I thought of that, but immediately saw it would most likely be just as impractical with a 32ft van to position it for fill-up........



johng1974 said:


> one problem may be that to fill you would need to get the RV so far forward you will block a whole row of pumps? mind you with anything over 20foot I guess this may happen even with side fill?


.... and that's exactly the reason why. 

Dougie.


----------



## JockandRita (Jun 1, 2005)

asprn said:


> JockandRita said:
> 
> 
> > purged with nitrogen...
> ...


Hi Dougie,

I don't know about the the cost of a gallon of nitrogen, as I meant that the whole job might be cost prohibitive. :wink:

With nitrogen being an inert gas, it would allow welding work to be carried out, by removing the risk of explosion, due to the flammable atmosphere created by residue petrol fumes, even after flushing through. But it would definately be a specialist job, due to the hazards involved.

Perhaps there is an easier or more modern method available today.

Jock.


----------



## olley (May 1, 2005)

Hi we only ever welded lorry diesel tanks, give a good flush out, then stick an airline in while you weld them up.

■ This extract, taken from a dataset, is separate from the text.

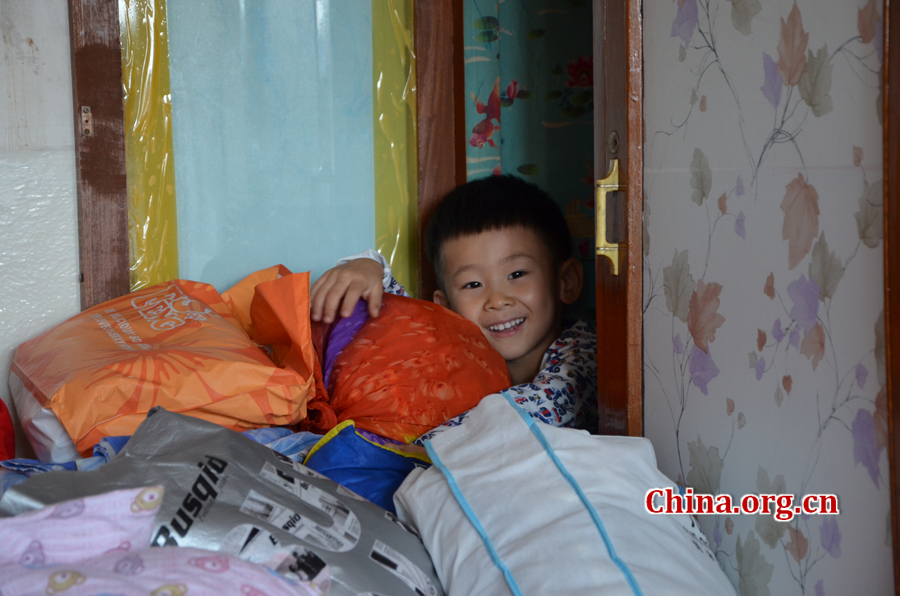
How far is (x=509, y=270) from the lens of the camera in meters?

That was before H&S :lol: 

Olley


----------



## sersol (Aug 1, 2005)

Hi for what its worth I fitted a filler tube to a boat I had.
Worked fine But the first attempt I did not get a large enough breather tube,it took ages to fill  .
Larger breather job done :wink: .
Gary


----------



## 88927 (May 10, 2005)

Hi
Our filler is about 9 inches from the end of the rear cap on the drivers side of the RV so we always need to pull forward a long way to fill up. Can't see that this would be an objection personally :lol: :lol: :lol: Even if your filler was 10 feet from the back of the RV you would still need 22 feet ahead of the pump, so again, what's the difference?
Anyway just an idea.....

Keith


----------



## asprn (Feb 10, 2006)

kands said:


> Even if your filler was 10 feet from the back of the RV you would still need 22 feet ahead of the pump, so again, what's the difference?


I've not had any problems with the linear positioning (front-to-rear, duh ) of the filler - if I can get in & get out, I'll happily block a row of pumps until I'm done (they're getting the benefit of large amounts of my hard-earned....). It's the "wrong side" issue I'd like resolving.

Dougie.


----------



## 88927 (May 10, 2005)

asprn said:


> It's the "wrong side" issue I'd like resolving.
> 
> Dougie.


Which is why I suggested the central option :lol: :lol: :lol:

Keith


----------